Kartini menambahkan bahwa di usia remaja dan produktif, kita bisa terus melakukan hal-hal yang produktif. Saat sudah melakukan tugas utama, misalnya bekerja atau menjadi ibu rumah tangga, kita masih bisa mengerjakan tugas yang lain.
“Contohnya, setelah pulang kantor atau selepas melakukan aktivitas utama lainnya, kita masih ada waktu untuk berolahraga. Kalau tubuh tidak bugar, biasanya kita langsung akan merasa kelelahan. Tubuh kita bisa diajak hidup lebih baik dengan cara dilatih,” ujar dia.
Hal serupa juga disampaikan oleh Direktur Jenderal WHO, Dr Tedros Adhanom Ghebreyesus. Ghebreyesus mengatakan bahwa kebiasaan menjaga gaya hidup sehat, termasuk olahraga teratur dan diet bergizi, idealnya dimulai sejak masa kanak-kanak.
Menurut pedoman baru yang dikeluarkan oleh (WHO), anak-anak di bawah lima tahun harus menghabiskan lebih sedikit waktu duduk menonton layar atau tertahan di kereta bayi dan kursi, mendapatkan kualitas tidur yang lebih baik dan memiliki lebih banyak waktu untuk bermain aktif jika mereka ingin tumbuh sehat.

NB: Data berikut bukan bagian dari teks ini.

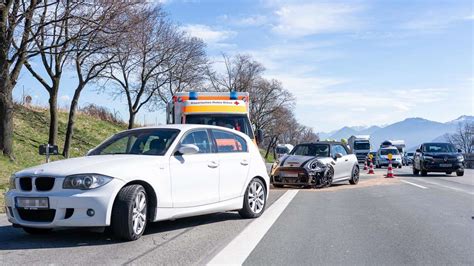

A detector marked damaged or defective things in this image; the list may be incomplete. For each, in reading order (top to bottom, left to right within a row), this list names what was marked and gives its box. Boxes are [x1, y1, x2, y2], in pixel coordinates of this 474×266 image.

damaged front end [272, 159, 328, 188]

“Mencapai kesehatan untuk semua berarti melakukan yang terbaik untuk kesehatan sejak awal kehidupan masyarakat,” kata Ghebreyesus dalam keterangannya pada laman WHO.

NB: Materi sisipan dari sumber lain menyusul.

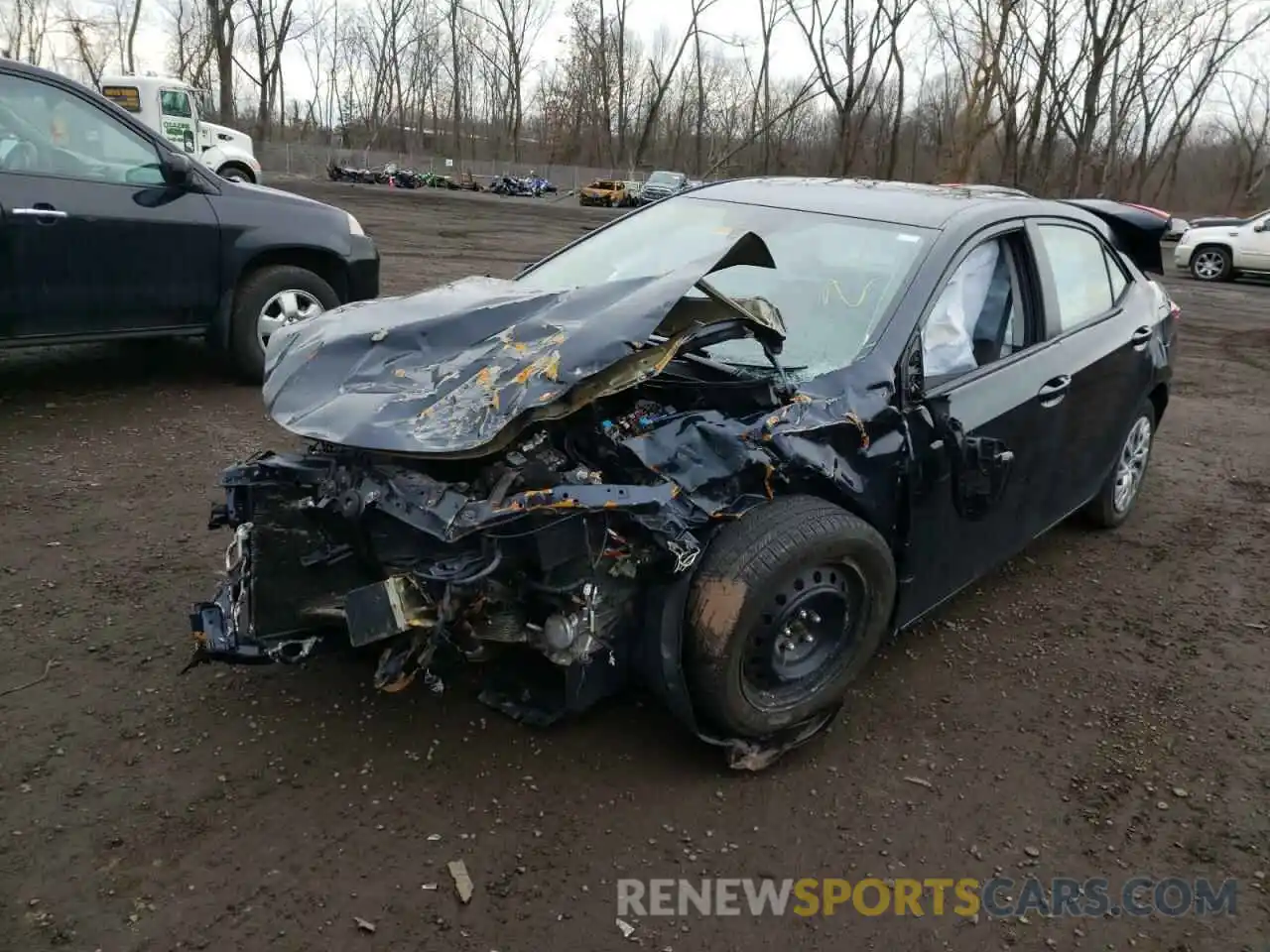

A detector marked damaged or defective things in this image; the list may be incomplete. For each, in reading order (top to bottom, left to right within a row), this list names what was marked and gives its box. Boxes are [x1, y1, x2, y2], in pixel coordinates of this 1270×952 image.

crumpled hood [266, 238, 786, 460]
severely damaged car [184, 178, 1175, 770]
wrecked vehicle [184, 178, 1175, 770]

Anak usia dini dijelaskan Ghebreyesus adalah periode perkembangan emas yang perlu didukung oleh pola gaya hidup keluarga untuk meningkatkan kesehatan.
Aktivitas Fisik
Lalu, bagaimana aturan beraktivitas fisik yang baik? Kartini berujar bahwa aktivitas fisik yang baik memiliki rumus, yaitu selama 30 menit di luar pekerjaan domestik (misalnya mengepel, menyapu, dan mencuci mobil) serta dilakukan secara “baik, benar, terukur, dan teratur” atau BBTT.
“Baik”, artinya melakukan aktivitas sesuai kemampuan tubuh dan bertahap, serta berkesinambungan. “Benar”, artinya melalui tahapan. Sebelum beraktivitas fisik harus melakukan pemanasan untuk menghindari cedera serta setelah selesai langsung melakukan pendinginan.